Secondly, the film, when it shifts from rise to fall, renders pathetic the means and strategies of Legs' particular power game. For him (as for the gangster hero generally), power is in what he "has" over other individuals – concentrated here in the singular key object of the little book which alone contains the master index of names, addresses, phone numbers, ledgers of debit and credit. Earlier in the film Legs has struggled to win control of this document, for once he possesses it he possesses all of the people inscribed within it. This generic icon of the magical book or tape or piece of film, mystified because apparently beyond or before modern technical reproduction, a sort of analogue to the pristine individual body, structures many fictions including Cassavetes' Gloria (1980) and Carpenter's Escape From New York (1981). When Legs waves his little book around in the corporate boardroom near the film's end, he is informed curtly that his information is outdated and his methods outmoded – little books can no longer secure power.
Thirdly, the film's principal theme is one involving self/other relations and Legs' fatal misrecognition of the basis of his power. Legs' rise is more crucially achieved through seduction than the brute force of eliminating opponents. As a seducer, Legs' overpowers others while still keeping them alive – but without realising that his game then depends on maintaining the spell of seduction. He is as dependent on these others (such as his wife and brother) for the (illusion of) power as they are dependent upon him for (the illusion of) love. One senses they are in fact fully aware of the illusion and pretence involved – they are masochists happy and willing to be the victims in an intersubjective game – but it is precisely this game which Legs ends up failing to honour.
When Legs' ego inflates – when he himself comes to believe the illusion that power is constituted wholly in a self – he lets the seduction slip and promptly loses his power base.
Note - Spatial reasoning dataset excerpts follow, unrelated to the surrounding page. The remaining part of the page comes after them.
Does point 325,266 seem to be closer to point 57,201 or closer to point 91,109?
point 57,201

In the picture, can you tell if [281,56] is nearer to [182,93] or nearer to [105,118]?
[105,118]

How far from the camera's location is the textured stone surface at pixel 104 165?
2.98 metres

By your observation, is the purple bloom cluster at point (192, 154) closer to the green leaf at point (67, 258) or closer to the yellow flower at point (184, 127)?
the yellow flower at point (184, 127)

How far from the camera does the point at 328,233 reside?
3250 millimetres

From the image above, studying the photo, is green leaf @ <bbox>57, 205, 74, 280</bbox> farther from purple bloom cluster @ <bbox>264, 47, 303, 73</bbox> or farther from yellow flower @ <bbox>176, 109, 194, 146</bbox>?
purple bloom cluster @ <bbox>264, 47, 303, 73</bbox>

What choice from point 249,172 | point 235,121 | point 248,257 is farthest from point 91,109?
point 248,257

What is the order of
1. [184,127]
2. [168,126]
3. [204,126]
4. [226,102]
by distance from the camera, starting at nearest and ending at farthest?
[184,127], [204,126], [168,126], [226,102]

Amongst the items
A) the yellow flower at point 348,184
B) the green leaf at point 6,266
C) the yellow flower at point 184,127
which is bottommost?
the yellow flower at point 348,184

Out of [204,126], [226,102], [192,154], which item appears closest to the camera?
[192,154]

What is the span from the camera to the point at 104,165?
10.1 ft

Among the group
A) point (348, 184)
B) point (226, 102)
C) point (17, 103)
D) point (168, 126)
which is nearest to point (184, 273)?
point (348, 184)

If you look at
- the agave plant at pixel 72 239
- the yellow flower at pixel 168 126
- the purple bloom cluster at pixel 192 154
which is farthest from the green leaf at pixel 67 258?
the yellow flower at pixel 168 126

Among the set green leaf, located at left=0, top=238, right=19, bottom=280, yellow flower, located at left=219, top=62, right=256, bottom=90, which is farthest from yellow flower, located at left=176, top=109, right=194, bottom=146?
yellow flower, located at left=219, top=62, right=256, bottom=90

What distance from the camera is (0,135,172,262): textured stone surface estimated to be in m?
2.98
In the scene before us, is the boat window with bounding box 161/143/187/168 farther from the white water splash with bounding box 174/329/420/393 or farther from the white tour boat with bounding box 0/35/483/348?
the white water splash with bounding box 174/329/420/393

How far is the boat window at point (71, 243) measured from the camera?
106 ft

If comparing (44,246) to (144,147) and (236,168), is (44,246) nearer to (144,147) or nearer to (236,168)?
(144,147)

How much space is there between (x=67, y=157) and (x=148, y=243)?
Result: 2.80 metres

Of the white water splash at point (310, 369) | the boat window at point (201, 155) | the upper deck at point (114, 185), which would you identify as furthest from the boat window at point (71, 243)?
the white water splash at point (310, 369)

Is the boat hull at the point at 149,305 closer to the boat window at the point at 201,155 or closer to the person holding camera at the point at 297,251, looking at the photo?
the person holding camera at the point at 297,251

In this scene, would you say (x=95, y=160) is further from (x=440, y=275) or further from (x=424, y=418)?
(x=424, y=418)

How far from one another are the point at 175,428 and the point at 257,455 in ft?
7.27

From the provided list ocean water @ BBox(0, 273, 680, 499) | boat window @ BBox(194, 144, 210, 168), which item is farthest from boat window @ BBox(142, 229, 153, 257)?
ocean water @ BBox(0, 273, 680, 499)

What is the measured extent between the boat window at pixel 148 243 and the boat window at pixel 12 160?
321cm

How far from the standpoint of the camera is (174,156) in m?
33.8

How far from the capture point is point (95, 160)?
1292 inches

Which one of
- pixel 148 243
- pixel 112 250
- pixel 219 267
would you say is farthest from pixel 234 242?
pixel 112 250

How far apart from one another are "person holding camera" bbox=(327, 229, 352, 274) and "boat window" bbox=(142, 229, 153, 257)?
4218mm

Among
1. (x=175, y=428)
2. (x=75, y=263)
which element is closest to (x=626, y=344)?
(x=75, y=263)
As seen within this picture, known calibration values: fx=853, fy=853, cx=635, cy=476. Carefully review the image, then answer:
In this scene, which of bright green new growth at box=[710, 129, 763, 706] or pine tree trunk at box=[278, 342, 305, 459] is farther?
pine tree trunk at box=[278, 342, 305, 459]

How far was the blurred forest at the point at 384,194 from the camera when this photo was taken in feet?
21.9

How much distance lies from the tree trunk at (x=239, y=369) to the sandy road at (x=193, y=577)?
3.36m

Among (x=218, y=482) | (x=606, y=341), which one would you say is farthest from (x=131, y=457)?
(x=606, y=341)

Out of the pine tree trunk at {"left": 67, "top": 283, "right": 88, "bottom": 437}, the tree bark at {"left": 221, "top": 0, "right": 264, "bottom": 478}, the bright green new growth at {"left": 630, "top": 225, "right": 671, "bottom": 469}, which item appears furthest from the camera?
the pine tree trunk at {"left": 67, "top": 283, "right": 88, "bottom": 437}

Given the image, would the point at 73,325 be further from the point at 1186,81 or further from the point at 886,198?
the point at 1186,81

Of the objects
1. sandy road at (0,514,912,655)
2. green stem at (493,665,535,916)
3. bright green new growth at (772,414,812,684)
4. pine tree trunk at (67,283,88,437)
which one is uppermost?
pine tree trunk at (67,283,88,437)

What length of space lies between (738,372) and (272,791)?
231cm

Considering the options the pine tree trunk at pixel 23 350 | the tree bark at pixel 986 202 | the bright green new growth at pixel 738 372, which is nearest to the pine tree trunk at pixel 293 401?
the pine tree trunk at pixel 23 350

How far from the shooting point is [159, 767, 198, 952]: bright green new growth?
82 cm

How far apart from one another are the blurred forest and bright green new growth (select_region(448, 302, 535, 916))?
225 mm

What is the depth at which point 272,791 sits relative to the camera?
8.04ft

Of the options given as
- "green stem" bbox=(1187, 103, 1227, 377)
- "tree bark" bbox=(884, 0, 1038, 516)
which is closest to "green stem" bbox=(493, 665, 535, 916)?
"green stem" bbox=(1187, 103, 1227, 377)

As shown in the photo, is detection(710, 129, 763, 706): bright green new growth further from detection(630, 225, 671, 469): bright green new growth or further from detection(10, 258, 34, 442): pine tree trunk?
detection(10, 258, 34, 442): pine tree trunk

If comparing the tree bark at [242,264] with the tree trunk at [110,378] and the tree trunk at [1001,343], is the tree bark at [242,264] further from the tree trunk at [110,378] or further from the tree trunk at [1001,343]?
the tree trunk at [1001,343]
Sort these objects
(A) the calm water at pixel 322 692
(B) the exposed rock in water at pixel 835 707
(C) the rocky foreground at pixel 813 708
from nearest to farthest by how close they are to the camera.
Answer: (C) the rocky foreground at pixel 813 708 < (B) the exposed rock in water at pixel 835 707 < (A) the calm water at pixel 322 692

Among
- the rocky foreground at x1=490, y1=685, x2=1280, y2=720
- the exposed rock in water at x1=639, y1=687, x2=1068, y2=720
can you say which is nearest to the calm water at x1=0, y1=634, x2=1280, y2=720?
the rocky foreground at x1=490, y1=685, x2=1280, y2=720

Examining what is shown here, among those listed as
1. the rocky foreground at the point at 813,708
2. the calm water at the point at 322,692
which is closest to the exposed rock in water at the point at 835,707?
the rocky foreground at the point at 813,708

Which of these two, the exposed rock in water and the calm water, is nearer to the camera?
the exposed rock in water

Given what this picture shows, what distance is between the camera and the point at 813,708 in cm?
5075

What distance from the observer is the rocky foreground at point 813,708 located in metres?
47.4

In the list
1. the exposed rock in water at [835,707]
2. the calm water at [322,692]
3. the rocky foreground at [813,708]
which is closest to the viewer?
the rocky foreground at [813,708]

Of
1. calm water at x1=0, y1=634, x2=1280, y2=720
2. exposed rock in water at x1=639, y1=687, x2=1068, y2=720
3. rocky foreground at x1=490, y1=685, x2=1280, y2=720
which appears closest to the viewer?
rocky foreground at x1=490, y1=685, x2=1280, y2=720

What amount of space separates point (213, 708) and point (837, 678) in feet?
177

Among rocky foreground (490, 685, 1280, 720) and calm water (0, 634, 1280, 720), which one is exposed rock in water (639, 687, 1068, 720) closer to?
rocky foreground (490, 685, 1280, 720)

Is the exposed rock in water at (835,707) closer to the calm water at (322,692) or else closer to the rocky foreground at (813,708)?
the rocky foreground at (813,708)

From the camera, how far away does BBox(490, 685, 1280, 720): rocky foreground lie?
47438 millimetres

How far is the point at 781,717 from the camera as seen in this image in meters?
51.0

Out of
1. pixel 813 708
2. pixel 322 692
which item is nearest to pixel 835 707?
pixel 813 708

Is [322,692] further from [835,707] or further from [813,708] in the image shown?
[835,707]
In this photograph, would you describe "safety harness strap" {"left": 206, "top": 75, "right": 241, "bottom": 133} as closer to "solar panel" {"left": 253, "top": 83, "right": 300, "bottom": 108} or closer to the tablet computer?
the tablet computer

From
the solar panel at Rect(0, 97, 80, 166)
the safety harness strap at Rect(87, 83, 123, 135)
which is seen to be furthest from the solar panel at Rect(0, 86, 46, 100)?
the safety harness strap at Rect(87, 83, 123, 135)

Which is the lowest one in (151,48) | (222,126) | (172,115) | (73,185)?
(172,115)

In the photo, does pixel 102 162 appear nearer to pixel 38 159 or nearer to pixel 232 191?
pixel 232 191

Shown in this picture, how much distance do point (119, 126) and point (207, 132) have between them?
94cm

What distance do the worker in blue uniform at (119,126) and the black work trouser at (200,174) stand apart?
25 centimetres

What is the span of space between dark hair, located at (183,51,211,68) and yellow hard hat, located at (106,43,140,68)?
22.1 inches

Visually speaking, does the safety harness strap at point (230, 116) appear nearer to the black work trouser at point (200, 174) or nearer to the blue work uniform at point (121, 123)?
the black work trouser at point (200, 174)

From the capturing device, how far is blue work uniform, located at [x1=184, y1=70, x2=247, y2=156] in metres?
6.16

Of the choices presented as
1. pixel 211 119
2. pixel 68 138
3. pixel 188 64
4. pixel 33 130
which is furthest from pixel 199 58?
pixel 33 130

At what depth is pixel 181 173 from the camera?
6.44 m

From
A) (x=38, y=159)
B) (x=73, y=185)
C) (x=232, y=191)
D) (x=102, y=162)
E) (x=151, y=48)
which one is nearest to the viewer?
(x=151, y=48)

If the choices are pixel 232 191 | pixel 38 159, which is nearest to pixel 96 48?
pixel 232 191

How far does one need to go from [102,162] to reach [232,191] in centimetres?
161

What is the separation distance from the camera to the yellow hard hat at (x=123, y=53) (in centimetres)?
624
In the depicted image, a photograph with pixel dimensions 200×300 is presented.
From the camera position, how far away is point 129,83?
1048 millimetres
His game-plan becomes contradictory, incoherent, counterproductive: "Whose bluff were you calling when you let Eddy [Legs' brother] die?" While he believes his "magic" is in his self-indestructibility ("The bullet hasn't been made that can kill me!"), his wife reminds him, when he is beyond salvation: "That was the magic – as long as someone loved you, you were OK."
The bitter final-line epitaph of the film is a pragmatic rather than simple humanist (or tragic) judgement on Legs as a failed Mr Big – "he never loved anybody; that's why he's dead".